彼女の視線は私に向いており、その瞳と交わった瞬間彼女はその桜をゆっくりと押し上げて、私に笑いかけたのだ。顔に熱が集まるのを感じる。熱くそれでいて心地の良い熱だった。それと同時に胸のあたりが波打つように何かが蠢いている。
「お前を呼んだのは、この者をお前の側仕えにするためだ。」
「側仕えでございますか?」
「そうだ。大奥に上がる者たちの多くは側仕えを伴うのが慣例であるため、こちらで選定した。」
「彼女は見たところ女中ではないようですが?」
私の疑問に父上は『よくわかったな』と言わんばかりに笑うと、肘置きに体を預けると手招きをして近くに寄るように私を呼ぶ。
「良いか、よく聞け。あれはな、お前の代わりに将軍の子を身ごもるための胎だ。」
「胎にございますか?でも嫁ぐのは私で将軍の子を産むというお役目は私のものでは?」
「あぁ。そうなるのは望ましいが、お前は将軍よりも年増であるからな、万が一ということもあろう。それに聞いておるぞ、稽古に全く身が入っていないとか。」
「それは、その…。」
「まぁ良い。将軍のお眼鏡に適わなかったとき、あの者が将軍の子を産む。そしてその子はお前の子として将軍にお見せするのだ。よいな。」
「それは、将軍への虚偽になるのでは?」
「そうならぬよう取り計らうのはお前の仕事だ。

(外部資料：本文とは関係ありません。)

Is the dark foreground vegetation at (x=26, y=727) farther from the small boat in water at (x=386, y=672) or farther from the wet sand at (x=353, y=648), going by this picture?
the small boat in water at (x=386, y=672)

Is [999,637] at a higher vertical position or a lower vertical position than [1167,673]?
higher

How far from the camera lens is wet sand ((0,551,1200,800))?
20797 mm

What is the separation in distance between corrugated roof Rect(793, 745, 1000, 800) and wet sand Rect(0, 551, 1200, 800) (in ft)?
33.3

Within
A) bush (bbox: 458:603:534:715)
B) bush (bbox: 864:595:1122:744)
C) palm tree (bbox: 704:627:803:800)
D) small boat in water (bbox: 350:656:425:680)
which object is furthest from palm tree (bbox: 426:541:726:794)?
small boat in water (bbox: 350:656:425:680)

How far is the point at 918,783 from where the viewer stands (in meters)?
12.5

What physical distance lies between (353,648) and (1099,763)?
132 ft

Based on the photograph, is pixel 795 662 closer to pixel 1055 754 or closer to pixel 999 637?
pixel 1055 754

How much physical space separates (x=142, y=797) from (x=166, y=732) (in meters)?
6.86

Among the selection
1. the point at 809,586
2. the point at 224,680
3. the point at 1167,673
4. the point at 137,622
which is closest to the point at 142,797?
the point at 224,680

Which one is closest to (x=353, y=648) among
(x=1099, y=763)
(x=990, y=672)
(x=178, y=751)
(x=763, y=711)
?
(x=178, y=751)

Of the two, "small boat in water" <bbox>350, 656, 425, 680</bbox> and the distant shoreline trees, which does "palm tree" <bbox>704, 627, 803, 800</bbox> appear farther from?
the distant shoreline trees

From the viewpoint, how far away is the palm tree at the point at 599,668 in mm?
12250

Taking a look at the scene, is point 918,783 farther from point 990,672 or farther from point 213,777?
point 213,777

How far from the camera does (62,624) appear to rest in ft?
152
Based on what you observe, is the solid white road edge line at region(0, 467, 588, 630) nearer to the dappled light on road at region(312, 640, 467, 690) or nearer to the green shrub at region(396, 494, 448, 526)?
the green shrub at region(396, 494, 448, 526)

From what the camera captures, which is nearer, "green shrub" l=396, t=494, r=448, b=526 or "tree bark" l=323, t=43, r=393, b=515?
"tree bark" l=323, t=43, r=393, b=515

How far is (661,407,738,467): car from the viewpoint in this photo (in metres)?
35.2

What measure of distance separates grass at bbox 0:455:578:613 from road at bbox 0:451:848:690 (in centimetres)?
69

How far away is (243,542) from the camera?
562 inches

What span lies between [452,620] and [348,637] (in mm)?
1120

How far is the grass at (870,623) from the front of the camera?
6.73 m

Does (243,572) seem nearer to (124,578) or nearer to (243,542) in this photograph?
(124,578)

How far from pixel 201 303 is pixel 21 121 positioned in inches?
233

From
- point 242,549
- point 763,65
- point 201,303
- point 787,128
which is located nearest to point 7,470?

」
父上の目は鋭く、反論は許さないとばかりにこちらを見つめている。じわりといつの間にか握っていた掌は水が湧き出ているかの如く濡れていた。
「承知いたしました。精一杯努めます。」
私の返答に満足そうに頷くと、退室の許しを出す。
部屋から退室すると、彼女も一緒に部屋から出てきた。そして、私の部屋まで一緒に戻ると、そのまま部屋の中まで入ってくる。
私の目の前で三つ指をつくと深々と頭を下げた。
「本日より、末永くお世話になります。どうぞ良しなに。」
顔を少し上げ、私を見上げるその視線に何かが体を這い上がる。一瞬全身が震えた。